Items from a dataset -

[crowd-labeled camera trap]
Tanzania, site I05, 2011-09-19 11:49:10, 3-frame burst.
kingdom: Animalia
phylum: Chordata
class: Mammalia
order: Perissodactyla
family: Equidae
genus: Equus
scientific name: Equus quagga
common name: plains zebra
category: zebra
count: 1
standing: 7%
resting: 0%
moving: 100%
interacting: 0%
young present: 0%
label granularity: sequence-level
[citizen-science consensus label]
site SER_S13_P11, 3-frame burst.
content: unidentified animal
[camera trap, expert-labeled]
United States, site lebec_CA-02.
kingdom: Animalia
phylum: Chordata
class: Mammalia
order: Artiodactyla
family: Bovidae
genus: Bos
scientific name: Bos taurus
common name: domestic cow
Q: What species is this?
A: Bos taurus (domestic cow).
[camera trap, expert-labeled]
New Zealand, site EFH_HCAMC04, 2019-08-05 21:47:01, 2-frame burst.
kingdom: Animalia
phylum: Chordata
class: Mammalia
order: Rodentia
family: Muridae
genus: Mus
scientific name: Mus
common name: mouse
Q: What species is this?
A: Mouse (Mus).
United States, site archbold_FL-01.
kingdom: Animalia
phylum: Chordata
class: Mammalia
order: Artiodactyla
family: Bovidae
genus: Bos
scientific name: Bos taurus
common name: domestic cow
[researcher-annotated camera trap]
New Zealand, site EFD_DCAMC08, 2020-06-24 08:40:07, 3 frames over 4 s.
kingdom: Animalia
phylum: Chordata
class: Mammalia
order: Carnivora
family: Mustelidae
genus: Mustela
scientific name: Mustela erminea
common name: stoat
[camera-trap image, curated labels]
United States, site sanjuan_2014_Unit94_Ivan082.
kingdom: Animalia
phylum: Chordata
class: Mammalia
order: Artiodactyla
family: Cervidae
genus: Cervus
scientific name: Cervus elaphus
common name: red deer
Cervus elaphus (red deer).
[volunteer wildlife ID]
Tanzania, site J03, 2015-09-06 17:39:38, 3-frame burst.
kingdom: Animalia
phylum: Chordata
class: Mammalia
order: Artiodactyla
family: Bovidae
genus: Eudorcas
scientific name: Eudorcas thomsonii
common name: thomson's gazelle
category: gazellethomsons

What you have to do - Could you write out all the data exactly as it is given?

Response to the task -
[crowd-labeled camera trap]
Tanzania, site I05, 2011-09-19 11:49:10, 3-frame burst.
kingdom: Animalia
phylum: Chordata
class: Mammalia
order: Perissodactyla
family: Equidae
genus: Equus
scientific name: Equus quagga
common name: plains zebra
category: zebra
count: 1
standing: 7%
resting: 0%
moving: 100%
interacting: 0%
young present: 0%
label granularity: sequence-level
[citizen-science consensus label]
site SER_S13_P11, 3-frame burst.
content: unidentified animal
[camera trap, expert-labeled]
United States, site lebec_CA-02.
kingdom: Animalia
phylum: Chordata
class: Mammalia
order: Artiodactyla
family: Bovidae
genus: Bos
scientific name: Bos taurus
common name: domestic cow
Q: What species is this?
A: Bos taurus (domestic cow).
[camera trap, expert-labeled]
New Zealand, site EFH_HCAMC04, 2019-08-05 21:47:01, 2-frame burst.
kingdom: Animalia
phylum: Chordata
class: Mammalia
order: Rodentia
family: Muridae
genus: Mus
scientific name: Mus
common name: mouse
Q: What species is this?
A: Mouse (Mus).
United States, site archbold_FL-01.
kingdom: Animalia
phylum: Chordata
class: Mammalia
order: Artiodactyla
family: Bovidae
genus: Bos
scientific name: Bos taurus
common name: domestic cow
[researcher-annotated camera trap]
New Zealand, site EFD_DCAMC08, 2020-06-24 08:40:07, 3 frames over 4 s.
kingdom: Animalia
phylum: Chordata
class: Mammalia
order: Carnivora
family: Mustelidae
genus: Mustela
scientific name: Mustela erminea
common name: stoat
[camera-trap image, curated labels]
United States, site sanjuan_2014_Unit94_Ivan082.
kingdom: Animalia
phylum: Chordata
class: Mammalia
order: Artiodactyla
family: Cervidae
genus: Cervus
scientific name: Cervus elaphus
common name: red deer
Cervus elaphus (red deer).
[volunteer wildlife ID]
Tanzania, site J03, 2015-09-06 17:39:38, 3-frame burst.
kingdom: Animalia
phylum: Chordata
class: Mammalia
order: Artiodactyla
family: Bovidae
genus: Eudorcas
scientific name: Eudorcas thomsonii
common name: thomson's gazelle
category: gazellethomsons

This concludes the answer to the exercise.